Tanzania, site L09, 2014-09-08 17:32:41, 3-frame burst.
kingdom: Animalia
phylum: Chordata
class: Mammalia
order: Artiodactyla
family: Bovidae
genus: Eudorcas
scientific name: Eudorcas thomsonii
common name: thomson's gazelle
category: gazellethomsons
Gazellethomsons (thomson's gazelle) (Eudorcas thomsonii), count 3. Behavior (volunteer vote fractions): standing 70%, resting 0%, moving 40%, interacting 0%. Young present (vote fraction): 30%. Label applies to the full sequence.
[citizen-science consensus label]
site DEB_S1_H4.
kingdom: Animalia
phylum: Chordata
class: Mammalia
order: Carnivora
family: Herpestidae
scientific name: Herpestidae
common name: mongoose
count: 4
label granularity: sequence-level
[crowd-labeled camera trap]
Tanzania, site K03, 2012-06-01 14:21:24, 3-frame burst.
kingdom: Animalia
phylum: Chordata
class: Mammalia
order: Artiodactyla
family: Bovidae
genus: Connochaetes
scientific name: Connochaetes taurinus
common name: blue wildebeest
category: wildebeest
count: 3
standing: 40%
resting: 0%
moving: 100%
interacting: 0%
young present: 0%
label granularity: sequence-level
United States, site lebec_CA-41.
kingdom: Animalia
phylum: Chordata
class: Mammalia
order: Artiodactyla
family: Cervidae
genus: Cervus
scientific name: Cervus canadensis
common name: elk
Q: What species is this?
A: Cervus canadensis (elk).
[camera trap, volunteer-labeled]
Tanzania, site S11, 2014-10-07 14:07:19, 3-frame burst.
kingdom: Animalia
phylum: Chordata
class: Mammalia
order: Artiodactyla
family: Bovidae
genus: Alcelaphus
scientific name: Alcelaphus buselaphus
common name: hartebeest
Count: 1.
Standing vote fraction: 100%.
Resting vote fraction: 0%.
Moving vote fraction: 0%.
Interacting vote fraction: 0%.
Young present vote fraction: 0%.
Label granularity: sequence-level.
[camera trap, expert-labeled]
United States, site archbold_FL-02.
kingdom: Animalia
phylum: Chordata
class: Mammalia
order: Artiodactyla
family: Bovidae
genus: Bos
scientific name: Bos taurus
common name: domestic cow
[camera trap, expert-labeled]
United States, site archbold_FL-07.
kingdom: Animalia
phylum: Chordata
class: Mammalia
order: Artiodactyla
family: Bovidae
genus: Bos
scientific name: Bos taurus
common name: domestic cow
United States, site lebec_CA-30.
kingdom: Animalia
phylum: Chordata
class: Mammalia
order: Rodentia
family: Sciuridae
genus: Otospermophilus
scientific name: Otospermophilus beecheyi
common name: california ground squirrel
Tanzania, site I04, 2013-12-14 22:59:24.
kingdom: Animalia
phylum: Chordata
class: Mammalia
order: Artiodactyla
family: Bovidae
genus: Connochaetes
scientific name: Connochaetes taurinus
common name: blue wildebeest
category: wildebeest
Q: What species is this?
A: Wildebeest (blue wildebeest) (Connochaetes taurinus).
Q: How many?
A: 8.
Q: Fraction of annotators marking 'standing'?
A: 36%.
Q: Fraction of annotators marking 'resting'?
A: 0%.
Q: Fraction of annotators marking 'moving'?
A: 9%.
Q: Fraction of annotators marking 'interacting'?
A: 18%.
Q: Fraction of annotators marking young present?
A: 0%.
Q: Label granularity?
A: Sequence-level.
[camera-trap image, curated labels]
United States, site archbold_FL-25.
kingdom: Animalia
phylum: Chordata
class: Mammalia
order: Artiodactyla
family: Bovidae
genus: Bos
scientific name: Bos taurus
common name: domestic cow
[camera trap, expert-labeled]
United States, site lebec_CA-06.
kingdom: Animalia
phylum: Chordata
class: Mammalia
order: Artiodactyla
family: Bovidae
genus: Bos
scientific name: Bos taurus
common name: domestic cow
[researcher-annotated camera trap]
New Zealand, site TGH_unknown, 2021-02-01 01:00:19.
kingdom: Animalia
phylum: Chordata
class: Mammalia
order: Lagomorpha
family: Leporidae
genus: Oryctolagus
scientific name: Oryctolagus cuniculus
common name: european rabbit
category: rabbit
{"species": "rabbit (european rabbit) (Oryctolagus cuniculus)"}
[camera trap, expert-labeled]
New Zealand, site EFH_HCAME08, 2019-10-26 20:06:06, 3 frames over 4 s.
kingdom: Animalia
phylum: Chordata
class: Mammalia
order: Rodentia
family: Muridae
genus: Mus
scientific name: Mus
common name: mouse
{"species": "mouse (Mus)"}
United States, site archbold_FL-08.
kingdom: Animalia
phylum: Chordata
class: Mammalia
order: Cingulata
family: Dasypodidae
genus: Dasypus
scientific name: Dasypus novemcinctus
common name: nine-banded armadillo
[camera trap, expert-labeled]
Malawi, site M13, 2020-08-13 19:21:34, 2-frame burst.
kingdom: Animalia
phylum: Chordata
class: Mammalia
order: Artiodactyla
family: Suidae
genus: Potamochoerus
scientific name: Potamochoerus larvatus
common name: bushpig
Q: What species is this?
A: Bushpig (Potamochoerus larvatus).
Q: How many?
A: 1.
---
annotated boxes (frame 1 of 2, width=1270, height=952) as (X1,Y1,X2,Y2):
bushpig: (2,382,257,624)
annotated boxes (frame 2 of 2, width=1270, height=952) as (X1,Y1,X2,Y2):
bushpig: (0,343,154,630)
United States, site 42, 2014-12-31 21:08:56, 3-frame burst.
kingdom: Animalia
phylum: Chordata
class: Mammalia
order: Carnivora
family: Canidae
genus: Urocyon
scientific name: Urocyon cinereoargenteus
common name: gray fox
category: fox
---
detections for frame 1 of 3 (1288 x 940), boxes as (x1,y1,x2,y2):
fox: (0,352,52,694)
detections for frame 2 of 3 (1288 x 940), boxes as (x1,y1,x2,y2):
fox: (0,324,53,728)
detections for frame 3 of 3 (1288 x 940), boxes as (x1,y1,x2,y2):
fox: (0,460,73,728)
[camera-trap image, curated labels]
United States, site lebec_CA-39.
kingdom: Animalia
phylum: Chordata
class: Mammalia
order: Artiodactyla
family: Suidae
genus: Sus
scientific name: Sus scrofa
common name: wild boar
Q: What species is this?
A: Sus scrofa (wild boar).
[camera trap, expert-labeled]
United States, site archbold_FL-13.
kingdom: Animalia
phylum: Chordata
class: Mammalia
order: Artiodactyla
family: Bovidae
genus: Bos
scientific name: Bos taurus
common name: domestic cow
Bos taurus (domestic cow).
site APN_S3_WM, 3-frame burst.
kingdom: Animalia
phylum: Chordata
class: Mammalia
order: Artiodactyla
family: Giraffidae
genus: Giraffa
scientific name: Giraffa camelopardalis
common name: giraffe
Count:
────────
(Your goal): Return the lines above that include the string "Tanzania".

(Task result):
Tanzania, site L09, 2014-09-08 17:32:41, 3-frame burst.
Tanzania, site K03, 2012-06-01 14:21:24, 3-frame burst.
Tanzania, site S11, 2014-10-07 14:07:19, 3-frame burst.
Tanzania, site I04, 2013-12-14 22:59:24.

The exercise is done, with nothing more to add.